Any person who has attained majority and is eligible to enter into a valid contract can insure themselves and those in whom they have insurable interest. Policies can also be taken, subject to certain conditions, on the life of one’s spouse or children. While underwriting proposals, certain factors such as the policyholder’s state of health, the proponent’s income, and other relevant factors are considered by the Corporation.

 

Prior to nationalisation (1956), many private insurance companies would offer insurance to female lives with some extra premium or on restrictive conditions. However, after nationalisation of life insurance, the terms under which life insurance is granted to female lives have been reviewed from time-to-time. At present, women who work and earn an income are treated at par with men. In other cases, a restrictive clause is imposed, only if the age of the female is up to 30 years and if she does not have an income attracting Income Tax.

 

Life insurance is normally offered after a medical examination of the life to be assured.
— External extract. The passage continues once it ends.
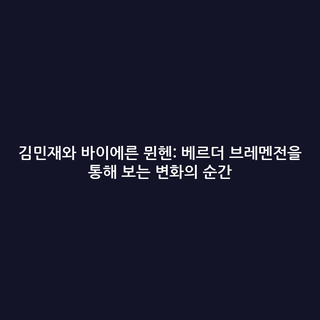 김민재와 바이에른 뮌헨: 베르더 브레멘전을 통해 보는 변화의 순간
However, to facilitate greater spread of insurance and also to avoid inconvenience, LIC has been extending insurance cover without any medical examination, subject to certain conditions.

 

An insurance policy can be ‘with’ or ‘without’ profit. In the former, bonuses disclosed, if any, after periodical valuations are allotted to the policy and are payable along with the contracted amount. In ‘without’ profit plan the contracted amount is paid without any addition. The premium rate charged for a ‘with’ profit policy is therefore higher than for a ‘without’ profit policy.

 

Keyman insurance is taken by a business firm on the life of key employee(s) to protect the firm against financial losses, which may occur due to the premature demise of the Keyman.